3/06/2013
Tamir Sher / Garbage Mountain series (1998)
The mountain is a symbol of consistency, persistence, and eternity. Its origin is in the earth and its summit is in the sky and it unifies the two realms. In Jewish tradition, there are two mountains, which represent places of power, where a significant transformation in the Jewish people's psychic evolution occurred: Mount Moriah, where Abraham's faith was tested and his son was restored to him, and Mount Sinai, where the Torah was given to the Jewish people. Hiriya is an artificial, man-made mountain, and although it is the highest place in the Dan Zone (one could say, ambiguously, that it is Tel Aviv's mountain), it is nothing but a garbage dump, a mountain of garbage.
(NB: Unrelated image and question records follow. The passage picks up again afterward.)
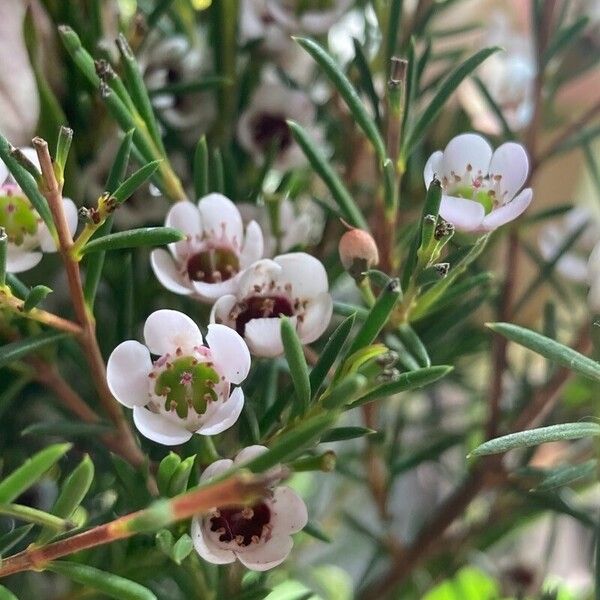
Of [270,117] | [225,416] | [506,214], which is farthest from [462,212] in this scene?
[270,117]

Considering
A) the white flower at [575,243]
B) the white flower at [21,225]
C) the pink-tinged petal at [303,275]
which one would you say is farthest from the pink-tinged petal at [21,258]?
the white flower at [575,243]

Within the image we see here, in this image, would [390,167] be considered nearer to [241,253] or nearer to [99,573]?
[241,253]

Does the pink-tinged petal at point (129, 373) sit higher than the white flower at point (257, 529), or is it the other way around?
the pink-tinged petal at point (129, 373)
In light of these givens, which are known to everyone, I have sought to heighten the tension between content and form, to expose the mountain's symbolic meanings and to juxtapose them with the mountain as a metaphor for a distinctive cultural phenomenon, which has robbed the concept of its magical power. I have attempted to make use of the transformational powers of "mountain" to turn a site of garbage into a site of holiness. I was astounded that a purposeful activity such as the removal of garbage had engendered an aesthetic form, for Hiriya is an astonishingly beautiful place, to my taste: its form changes frequently, its sides create planes which respond to changes of light and weather, its top is dentate, it is divided into two - and all these aspects make it a fascinating object to photograph. My works seek to conduct an intensified contemplation of essences and symbols, to penetrate into the psyche's eternal experience, to unravel the way along which cultured people have gone towards alienation, and to return backwards, to the basis.